==== Given text ====
Cary Grant: The Man Who Hitchcock Would Be

By Elisabeth Karlin


It has been said that while Jimmy Stewart was the actor with whom Alfred Hitchcock most identified, it was Cary Grant who he wanted to be. Well, who wouldn't? In Rear Window, when Lisa Fremont purrs to L.B. Jeffries "I could see you looking very handsome and successful in a dark blue flannel suit" she might be envisioning Roger Thornhill (imagine how those two could take Manhattan!) It's as if she's saying to Stewart "Why can't you be Cary Grant?"

January 18th marks Cary Grant's 107th birthday. When the question "Does Cary Grant ever get old?" was posed to Facebook's Alfred Hitchcock Geek crowd, the response was an immediate and resounding "Never!" While other romantic heroes of celluloid yore fade into arcane antiquity, today's actors are still compared to Cary Grant. He remains a movie star.

In her comprehensive examination of Grant, "The Man From Dream City," critic Pauline Kael suggests that were it not for Alfred Hitchcock, Cary Grant too might have languished in obscurity. It was Hitchcock who rescued Grant from the sentimental forties glop like Penny Serenade where he was mired after his thirties screwball heyday. Kael cites Notorious, To Catch a Thief, North By Northwest along with the heavily Hitchcock-scented Charade (directed by Stanley Donen) as the movies that cemented the glamorous figure that Cary Grant so deftly embodied.

Cary Grant was something rare and treasured -- a male love object. He could be hard to get -- cynical and wary of emotional involvement -- but as Mae West pointed out, he could also be had. Of course it would take a woman of uncommon stuff to land this dreamboat. Hitchcock's mighty blondes Alicia Huberman, Frances Stevens and Eve Kendall were three up to the challenge. Each possessed the requisite strength and aggression in her deceptively fine-boned demeanor.
==== Material provided ====
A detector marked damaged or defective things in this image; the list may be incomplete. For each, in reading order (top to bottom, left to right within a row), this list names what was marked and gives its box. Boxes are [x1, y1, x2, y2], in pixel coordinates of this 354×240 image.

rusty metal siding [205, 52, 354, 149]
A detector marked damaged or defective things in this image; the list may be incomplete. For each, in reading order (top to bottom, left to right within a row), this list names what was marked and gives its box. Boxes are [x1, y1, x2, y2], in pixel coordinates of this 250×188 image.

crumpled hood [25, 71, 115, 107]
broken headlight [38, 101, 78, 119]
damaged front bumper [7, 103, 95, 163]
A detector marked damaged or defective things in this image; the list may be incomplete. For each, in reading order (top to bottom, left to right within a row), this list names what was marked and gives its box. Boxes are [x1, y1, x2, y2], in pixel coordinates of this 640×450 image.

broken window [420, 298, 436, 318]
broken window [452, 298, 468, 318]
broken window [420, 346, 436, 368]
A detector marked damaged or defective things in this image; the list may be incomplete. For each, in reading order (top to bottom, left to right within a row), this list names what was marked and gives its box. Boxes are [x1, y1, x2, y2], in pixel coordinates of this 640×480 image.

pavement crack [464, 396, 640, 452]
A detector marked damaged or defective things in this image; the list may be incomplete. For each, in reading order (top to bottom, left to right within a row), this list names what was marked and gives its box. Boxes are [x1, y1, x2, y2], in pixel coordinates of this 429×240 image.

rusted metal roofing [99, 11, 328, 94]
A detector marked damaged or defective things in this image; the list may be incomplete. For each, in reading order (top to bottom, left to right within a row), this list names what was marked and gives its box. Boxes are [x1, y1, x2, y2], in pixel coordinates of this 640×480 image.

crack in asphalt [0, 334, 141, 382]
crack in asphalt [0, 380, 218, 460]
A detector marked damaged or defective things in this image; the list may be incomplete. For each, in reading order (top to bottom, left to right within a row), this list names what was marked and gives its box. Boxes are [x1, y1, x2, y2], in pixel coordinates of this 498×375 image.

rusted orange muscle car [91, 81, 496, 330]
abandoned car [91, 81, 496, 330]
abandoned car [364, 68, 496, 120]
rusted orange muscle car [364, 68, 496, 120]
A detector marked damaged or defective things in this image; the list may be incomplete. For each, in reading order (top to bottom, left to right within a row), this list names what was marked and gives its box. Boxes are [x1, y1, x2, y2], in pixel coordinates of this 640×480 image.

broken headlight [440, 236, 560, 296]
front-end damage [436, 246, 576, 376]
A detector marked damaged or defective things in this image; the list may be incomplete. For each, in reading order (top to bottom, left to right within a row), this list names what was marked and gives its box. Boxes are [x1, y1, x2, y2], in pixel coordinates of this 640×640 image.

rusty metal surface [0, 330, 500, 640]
====
- What to do:
**A.** Edit the Cary Grant article from the words "By Elisabeth Karlin" through "a movie star.", replacing "birthday" with "anniversary".
**B.** Repeat the records word for word, beginning at the line that has "this 640×640 image." and stopping after the last line of the records.
The Cary Grant article and the records come from unrelated sources.

- Results for the exercise:
**A.**
By Elisabeth Karlin


It has been said that while Jimmy Stewart was the actor with whom Alfred Hitchcock most identified, it was Cary Grant who he wanted to be. Well, who wouldn't? In Rear Window, when Lisa Fremont purrs to L.B. Jeffries "I could see you looking very handsome and successful in a dark blue flannel suit" she might be envisioning Roger Thornhill (imagine how those two could take Manhattan!) It's as if she's saying to Stewart "Why can't you be Cary Grant?"

January 18th marks Cary Grant's 107th anniversary. When the question "Does Cary Grant ever get old?" was posed to Facebook's Alfred Hitchcock Geek crowd, the response was an immediate and resounding "Never!" While other romantic heroes of celluloid yore fade into arcane antiquity, today's actors are still compared to Cary Grant. He remains a movie star.

**B.**
A detector marked damaged or defective things in this image; the list may be incomplete. For each, in reading order (top to bottom, left to right within a row), this list names what was marked and gives its box. Boxes are [x1, y1, x2, y2], in pixel coordinates of this 640×640 image.

rusty metal surface [0, 330, 500, 640]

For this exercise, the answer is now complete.